Since there is no straight general rule on the precise steps required for building effective composite indicators, the following steps were selected from the international empirical works [
40,
41]—and applied in this study as being the most relevant ones:
Step 1. Defining the Purpose of the Composite Index
The first step consists in identifying the units to be addressed and the main purpose for building such a composite index. Thus, prior to choosing the health indicators to be included in the composite, we need to draw on the existing theoretical framework and establish the boundaries of the units considered in the assessment, together with the main aspects of performance we intend to measure [
41].
For the purpose of this paper we focus on building a composite index to measure the health systems performance of the 28 European Union countries. The analysis will cover the most recent year with available data for the set of countries considered.
Step 2. Selecting the Individual Health Indicators
Choosing the most relevant individual indicators to measure the health system performance for the EU countries is by far one of the most fundamental steps, where clear judgment becomes a requirement. The choice of the indicators is often a trade-off between data availability and the credibility of the composite index to accurately measure performance. It will be ideal to include in the composite a complete set of relevant indicators to form a credible image of the performance measurement composite based on the theoretical framework. However, most often there are data availability constraints that allow researchers only to partially capture the multi-dimensional aspects of health performance.
In this study, an initial set of 16 health indicators with available data for the 28 EU countries was collected, using the following data sources: Eurostat [
42] and the Sustainable Development Knowledge Platform [
43] respectively, which provides information on indicators of SDGs.
The purpose was to collect as many indicators as possible to best capture the performance of the health systems in the EU countries targeting, on the one hand, the indicators of the supply of medical services (such as number of doctors, nurses and midwives, dentists, physiotherapists and pharmacists; but also the population’s perception level for unmet medical examinations due to high cost); population-specific health status indicators (fertility rates, mortality rates, life expectancy); and labor market specific health indicators (such as the incidence rate of fatal accidents at work).

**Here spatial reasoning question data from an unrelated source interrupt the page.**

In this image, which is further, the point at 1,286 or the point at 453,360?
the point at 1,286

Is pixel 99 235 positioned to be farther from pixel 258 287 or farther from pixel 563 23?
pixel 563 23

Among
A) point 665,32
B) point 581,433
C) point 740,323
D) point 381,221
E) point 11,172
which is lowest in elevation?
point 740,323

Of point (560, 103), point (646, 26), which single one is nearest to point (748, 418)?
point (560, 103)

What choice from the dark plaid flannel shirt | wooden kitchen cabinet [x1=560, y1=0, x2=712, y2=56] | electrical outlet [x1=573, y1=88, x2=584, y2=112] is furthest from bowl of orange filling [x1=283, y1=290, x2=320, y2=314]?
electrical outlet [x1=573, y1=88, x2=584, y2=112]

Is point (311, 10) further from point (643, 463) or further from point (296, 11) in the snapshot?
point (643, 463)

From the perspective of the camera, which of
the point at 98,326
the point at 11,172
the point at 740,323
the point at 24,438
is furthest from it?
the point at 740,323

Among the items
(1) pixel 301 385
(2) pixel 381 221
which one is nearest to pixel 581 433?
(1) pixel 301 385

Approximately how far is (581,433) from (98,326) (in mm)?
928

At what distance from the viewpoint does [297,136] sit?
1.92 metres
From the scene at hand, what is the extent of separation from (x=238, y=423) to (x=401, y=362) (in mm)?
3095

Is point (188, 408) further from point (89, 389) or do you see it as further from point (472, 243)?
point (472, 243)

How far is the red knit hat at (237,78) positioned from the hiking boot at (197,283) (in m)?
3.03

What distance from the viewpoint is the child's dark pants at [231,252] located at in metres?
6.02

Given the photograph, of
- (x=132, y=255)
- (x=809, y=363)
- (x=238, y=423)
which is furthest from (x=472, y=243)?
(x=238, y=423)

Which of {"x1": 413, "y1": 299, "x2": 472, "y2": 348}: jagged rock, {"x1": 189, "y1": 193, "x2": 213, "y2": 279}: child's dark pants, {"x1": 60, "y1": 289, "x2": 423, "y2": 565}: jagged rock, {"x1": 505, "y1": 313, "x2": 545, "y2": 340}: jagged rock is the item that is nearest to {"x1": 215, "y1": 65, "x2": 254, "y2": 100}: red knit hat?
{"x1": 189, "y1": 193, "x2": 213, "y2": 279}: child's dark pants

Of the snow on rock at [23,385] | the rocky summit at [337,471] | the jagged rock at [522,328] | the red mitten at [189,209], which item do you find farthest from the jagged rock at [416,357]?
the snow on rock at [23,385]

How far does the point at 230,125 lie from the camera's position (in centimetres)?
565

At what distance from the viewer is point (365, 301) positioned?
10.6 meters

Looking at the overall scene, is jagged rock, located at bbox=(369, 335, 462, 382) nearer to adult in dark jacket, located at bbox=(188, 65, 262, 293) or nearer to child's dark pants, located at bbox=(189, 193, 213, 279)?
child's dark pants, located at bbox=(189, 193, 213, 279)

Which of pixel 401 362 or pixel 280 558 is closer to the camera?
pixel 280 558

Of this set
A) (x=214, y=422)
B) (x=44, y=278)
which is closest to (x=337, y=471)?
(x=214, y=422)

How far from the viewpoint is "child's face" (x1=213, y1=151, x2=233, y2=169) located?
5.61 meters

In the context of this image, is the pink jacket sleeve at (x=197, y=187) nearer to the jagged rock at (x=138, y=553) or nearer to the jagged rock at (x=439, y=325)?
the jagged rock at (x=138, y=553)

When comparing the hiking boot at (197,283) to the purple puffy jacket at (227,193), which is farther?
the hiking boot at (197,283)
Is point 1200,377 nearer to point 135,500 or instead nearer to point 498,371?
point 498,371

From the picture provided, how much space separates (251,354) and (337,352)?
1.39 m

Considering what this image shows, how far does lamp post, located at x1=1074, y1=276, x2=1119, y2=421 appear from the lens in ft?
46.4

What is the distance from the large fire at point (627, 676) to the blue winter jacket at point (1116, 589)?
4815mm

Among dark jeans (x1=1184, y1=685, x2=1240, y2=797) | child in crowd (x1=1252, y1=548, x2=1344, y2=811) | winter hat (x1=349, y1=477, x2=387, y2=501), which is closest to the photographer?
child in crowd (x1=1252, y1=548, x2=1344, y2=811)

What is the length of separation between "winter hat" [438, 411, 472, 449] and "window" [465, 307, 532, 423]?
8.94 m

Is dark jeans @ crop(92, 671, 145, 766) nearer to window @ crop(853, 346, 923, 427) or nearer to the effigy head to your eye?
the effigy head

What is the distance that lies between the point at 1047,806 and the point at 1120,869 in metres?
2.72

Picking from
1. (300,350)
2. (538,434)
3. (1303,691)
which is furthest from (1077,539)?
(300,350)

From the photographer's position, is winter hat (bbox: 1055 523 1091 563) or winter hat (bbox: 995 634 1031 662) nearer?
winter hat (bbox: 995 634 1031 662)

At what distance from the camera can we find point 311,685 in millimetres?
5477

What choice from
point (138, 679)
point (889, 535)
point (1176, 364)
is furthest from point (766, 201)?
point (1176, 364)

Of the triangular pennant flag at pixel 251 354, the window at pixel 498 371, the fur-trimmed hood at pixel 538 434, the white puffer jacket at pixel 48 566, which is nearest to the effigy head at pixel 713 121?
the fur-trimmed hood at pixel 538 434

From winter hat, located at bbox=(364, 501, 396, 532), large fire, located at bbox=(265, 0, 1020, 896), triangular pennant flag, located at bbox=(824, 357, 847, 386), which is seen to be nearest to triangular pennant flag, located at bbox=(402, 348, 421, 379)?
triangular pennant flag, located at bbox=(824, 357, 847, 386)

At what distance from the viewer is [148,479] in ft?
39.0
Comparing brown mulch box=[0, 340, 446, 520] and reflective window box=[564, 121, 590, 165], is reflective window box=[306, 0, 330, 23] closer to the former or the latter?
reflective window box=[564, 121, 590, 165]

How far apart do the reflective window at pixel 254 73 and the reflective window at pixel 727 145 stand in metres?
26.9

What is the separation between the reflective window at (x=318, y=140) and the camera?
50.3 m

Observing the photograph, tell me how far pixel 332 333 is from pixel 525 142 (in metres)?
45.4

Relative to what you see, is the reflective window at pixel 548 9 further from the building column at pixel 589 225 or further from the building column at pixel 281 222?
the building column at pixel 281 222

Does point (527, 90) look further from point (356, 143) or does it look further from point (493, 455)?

The choice of the self-reported unmet needs for the medical examination variable among the initial data set can be perceived as a health service satisfaction indicator directly related to individual-level cost concerns. For instance, the analysis of [
44] upon the propensity and perceived expensiveness of health examinations showed that attending health examinations is positively associated with the possession of health insurance and the absence of financial or temporal constraints. For the purpose of our paper, this indicator was selected to reveal insights upon the population’s perception upon the use of inappropriate charges for medical services.
The main indicators considered in building the composite Health Index are summarized in
Table 2, while a detailed description of them is presented in
Table A1 Appendix A. Among the 16 health indicators considered, seven of them are of particular relevance as belonging to the SDG3 (Ensuring healthy lives and to promote well-being for all at all ages) health indicators. The main targets for 2030 promoted by the Agenda 2030 for these indicators are summarized in
Table A2 Appendix A, according to the main social development goals.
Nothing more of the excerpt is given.